» TASK PROMPT: Reproduce the lines below word for word, starting at the line that contains "As seen from" and continuing through the last line.

» INPUT ROWS:

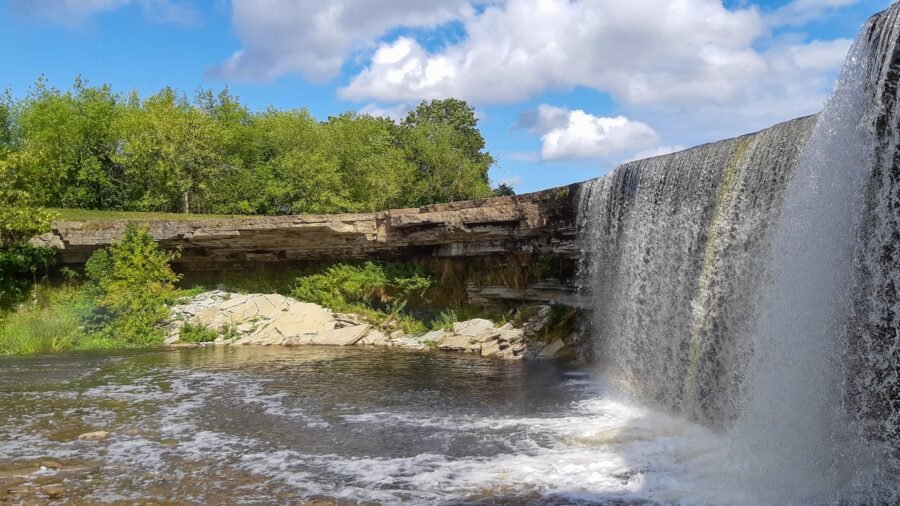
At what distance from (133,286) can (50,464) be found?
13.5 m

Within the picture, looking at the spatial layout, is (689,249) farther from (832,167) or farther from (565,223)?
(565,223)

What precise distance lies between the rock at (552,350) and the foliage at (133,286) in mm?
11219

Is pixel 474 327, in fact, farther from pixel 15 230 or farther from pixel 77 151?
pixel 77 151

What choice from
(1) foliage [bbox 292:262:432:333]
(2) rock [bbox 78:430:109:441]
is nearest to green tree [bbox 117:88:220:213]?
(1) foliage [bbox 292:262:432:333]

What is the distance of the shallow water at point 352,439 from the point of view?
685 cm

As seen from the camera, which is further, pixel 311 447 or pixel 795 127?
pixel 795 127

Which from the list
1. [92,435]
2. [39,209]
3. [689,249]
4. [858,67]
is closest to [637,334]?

» SOLUTION TO THIS PROBLEM:
As seen from the camera, which is further, pixel 311 447 or pixel 795 127?
pixel 795 127

Which from the list
1. [92,435]
2. [39,209]
3. [689,249]
4. [858,67]
is closest to [637,334]?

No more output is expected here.